→ **What you need to do**: In the listing below, the line containing "A: Red squirrel (Tamiasciurus hudsonicus)." marks the end; copy exactly every line from the first through that one.

[Opening Records for this exercise section]

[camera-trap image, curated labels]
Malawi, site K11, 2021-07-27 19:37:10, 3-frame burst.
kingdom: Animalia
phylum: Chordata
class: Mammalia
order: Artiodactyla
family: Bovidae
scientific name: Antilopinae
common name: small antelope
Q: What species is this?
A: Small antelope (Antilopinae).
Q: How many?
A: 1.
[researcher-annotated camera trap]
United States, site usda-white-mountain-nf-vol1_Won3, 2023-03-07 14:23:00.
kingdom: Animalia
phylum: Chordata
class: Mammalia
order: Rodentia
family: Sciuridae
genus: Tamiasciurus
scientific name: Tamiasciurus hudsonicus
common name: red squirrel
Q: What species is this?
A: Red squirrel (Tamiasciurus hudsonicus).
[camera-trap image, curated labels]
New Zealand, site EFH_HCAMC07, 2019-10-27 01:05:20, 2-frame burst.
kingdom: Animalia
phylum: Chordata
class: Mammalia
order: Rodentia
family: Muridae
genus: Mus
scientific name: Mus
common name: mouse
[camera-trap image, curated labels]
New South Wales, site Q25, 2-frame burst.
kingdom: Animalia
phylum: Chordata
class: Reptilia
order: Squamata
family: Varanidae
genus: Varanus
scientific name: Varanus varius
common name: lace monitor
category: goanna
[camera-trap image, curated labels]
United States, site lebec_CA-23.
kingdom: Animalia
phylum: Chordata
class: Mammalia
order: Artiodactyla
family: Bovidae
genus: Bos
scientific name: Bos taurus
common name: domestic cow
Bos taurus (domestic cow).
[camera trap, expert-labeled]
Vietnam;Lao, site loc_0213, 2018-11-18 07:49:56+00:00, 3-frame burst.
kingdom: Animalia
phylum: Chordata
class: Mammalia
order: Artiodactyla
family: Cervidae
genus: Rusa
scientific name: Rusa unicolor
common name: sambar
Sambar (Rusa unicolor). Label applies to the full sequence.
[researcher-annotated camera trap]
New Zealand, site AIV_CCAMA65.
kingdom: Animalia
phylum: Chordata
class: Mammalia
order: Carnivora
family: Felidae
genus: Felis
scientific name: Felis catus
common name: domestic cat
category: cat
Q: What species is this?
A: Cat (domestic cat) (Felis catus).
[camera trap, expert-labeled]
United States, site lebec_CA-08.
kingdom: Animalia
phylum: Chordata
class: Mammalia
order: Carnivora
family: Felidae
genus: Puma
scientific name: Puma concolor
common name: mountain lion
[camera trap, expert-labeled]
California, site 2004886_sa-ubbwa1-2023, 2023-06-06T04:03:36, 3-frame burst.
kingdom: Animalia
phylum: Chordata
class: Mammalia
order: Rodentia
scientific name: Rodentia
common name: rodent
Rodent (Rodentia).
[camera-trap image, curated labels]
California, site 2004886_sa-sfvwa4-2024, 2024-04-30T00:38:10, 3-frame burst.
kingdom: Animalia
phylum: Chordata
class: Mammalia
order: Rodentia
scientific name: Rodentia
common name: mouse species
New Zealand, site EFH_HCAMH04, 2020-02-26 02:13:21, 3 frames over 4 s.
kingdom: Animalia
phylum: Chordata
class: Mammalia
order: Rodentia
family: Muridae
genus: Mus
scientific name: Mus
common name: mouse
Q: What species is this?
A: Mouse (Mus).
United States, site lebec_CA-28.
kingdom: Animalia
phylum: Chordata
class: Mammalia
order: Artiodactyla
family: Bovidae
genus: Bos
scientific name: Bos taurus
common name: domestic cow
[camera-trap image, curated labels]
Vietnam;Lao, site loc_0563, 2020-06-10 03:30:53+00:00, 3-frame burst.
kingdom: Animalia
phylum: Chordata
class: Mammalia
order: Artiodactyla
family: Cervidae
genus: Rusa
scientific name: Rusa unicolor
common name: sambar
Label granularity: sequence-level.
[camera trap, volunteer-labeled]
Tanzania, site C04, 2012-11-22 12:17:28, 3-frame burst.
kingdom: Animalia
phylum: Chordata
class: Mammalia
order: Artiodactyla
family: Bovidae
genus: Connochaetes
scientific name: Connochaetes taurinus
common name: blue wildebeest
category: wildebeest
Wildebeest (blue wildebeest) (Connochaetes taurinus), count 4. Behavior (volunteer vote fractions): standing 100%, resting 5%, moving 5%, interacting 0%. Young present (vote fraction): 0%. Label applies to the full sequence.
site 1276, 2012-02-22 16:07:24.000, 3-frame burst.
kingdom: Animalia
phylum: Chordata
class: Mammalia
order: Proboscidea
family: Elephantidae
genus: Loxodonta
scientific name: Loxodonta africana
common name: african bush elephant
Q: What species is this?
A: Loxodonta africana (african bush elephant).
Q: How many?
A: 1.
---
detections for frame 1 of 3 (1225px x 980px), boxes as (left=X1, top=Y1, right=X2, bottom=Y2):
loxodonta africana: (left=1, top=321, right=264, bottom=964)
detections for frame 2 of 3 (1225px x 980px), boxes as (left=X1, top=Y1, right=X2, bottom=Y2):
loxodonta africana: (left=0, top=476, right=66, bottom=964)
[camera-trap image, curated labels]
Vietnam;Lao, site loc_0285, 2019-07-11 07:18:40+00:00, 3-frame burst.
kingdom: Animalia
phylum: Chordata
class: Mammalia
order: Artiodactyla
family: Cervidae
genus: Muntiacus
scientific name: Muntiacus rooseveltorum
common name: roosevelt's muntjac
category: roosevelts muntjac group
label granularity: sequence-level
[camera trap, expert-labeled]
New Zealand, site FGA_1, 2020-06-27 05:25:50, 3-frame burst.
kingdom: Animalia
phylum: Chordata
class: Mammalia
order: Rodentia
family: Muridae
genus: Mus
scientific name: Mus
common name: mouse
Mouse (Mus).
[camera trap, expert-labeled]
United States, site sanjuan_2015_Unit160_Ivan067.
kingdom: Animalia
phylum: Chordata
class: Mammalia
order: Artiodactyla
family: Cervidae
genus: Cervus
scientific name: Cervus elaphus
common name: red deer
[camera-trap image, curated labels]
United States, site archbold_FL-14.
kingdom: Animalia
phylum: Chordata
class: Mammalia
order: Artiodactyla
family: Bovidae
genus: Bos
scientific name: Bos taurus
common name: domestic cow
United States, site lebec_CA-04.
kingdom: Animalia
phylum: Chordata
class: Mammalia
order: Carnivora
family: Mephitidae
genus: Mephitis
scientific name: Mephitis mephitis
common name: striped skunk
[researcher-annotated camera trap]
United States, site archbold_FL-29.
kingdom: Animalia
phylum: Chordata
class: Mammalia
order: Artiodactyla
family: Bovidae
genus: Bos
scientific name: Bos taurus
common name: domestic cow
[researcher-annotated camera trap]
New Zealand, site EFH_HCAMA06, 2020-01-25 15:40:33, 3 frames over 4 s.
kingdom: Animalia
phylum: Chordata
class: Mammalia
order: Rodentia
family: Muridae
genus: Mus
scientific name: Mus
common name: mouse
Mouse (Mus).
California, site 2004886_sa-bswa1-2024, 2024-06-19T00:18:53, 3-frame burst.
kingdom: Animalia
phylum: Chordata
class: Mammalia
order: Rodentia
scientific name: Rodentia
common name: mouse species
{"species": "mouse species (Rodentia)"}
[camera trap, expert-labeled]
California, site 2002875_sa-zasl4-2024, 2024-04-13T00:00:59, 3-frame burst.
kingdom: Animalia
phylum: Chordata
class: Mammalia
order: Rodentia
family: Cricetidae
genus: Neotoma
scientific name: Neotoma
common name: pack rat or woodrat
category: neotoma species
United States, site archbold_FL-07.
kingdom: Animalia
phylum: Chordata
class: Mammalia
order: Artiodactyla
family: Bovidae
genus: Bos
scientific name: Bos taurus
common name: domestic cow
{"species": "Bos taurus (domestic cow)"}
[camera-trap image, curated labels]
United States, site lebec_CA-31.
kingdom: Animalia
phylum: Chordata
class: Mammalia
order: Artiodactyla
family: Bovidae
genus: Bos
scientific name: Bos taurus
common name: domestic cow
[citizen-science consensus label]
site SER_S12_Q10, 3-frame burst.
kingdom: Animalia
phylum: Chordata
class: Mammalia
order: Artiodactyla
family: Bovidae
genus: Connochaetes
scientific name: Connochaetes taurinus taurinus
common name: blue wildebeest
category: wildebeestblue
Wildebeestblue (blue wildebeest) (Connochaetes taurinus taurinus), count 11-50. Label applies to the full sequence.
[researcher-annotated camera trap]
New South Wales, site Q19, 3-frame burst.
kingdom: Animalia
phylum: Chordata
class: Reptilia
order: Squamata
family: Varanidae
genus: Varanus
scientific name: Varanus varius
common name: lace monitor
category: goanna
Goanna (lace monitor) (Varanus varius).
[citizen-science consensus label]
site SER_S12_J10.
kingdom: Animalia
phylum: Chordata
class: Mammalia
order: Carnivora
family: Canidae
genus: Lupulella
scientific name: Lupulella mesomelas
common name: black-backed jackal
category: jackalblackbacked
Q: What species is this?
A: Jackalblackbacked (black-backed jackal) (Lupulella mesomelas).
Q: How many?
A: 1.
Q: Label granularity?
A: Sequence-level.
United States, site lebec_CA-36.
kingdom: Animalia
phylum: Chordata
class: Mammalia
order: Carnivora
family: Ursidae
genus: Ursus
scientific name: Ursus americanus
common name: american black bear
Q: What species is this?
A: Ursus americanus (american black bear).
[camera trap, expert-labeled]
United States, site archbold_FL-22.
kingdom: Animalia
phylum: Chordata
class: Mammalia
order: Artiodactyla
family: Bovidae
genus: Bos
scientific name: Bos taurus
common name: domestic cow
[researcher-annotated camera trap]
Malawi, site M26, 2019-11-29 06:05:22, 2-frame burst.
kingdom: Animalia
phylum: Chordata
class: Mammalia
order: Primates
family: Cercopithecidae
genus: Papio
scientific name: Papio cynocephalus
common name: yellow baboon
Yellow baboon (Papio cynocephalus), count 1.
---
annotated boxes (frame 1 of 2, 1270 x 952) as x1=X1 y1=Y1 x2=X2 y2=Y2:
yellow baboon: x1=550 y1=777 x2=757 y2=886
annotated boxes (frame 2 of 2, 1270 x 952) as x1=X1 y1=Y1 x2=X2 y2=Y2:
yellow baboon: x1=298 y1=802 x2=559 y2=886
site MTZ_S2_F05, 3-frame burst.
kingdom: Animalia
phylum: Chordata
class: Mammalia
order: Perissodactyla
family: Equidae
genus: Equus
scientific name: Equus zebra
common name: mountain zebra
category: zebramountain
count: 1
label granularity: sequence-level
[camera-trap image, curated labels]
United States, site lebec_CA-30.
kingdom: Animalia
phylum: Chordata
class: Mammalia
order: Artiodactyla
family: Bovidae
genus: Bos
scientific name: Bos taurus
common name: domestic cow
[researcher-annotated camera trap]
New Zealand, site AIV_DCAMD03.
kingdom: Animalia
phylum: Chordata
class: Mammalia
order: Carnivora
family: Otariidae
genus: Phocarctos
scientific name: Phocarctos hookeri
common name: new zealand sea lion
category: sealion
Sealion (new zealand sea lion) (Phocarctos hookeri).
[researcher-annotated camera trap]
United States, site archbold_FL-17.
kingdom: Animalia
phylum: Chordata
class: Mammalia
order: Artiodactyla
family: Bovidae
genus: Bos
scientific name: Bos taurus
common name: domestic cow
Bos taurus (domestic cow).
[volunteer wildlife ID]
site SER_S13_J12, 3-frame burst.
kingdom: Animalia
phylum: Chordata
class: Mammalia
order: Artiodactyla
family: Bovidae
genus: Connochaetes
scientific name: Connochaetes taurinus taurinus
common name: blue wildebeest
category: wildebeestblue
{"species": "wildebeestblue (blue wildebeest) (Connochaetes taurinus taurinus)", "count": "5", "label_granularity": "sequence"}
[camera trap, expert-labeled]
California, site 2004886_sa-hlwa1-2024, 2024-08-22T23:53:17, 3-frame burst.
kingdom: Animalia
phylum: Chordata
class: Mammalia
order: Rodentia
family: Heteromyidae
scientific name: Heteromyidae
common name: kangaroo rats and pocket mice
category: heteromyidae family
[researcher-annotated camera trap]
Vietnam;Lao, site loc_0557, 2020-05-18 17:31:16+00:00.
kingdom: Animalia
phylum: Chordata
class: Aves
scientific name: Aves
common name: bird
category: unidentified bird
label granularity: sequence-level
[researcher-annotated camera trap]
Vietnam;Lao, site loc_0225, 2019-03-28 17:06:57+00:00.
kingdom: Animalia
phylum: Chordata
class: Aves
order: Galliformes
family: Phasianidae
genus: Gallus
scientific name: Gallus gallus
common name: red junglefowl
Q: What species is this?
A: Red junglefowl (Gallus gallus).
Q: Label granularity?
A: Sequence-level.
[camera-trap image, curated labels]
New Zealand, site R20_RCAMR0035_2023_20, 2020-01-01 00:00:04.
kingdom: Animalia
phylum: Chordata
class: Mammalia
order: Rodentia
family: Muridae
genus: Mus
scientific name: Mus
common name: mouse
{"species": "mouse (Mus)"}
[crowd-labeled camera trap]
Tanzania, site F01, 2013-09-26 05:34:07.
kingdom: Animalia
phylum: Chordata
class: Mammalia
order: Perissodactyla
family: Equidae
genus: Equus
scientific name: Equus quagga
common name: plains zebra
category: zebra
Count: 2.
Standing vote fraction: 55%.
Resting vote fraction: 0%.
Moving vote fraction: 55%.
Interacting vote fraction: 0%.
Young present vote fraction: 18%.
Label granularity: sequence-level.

[Closing Records for this exercise section]

→ **Result**:
[camera-trap image, curated labels]
Malawi, site K11, 2021-07-27 19:37:10, 3-frame burst.
kingdom: Animalia
phylum: Chordata
class: Mammalia
order: Artiodactyla
family: Bovidae
scientific name: Antilopinae
common name: small antelope
Q: What species is this?
A: Small antelope (Antilopinae).
Q: How many?
A: 1.
[researcher-annotated camera trap]
United States, site usda-white-mountain-nf-vol1_Won3, 2023-03-07 14:23:00.
kingdom: Animalia
phylum: Chordata
class: Mammalia
order: Rodentia
family: Sciuridae
genus: Tamiasciurus
scientific name: Tamiasciurus hudsonicus
common name: red squirrel
Q: What species is this?
A: Red squirrel (Tamiasciurus hudsonicus).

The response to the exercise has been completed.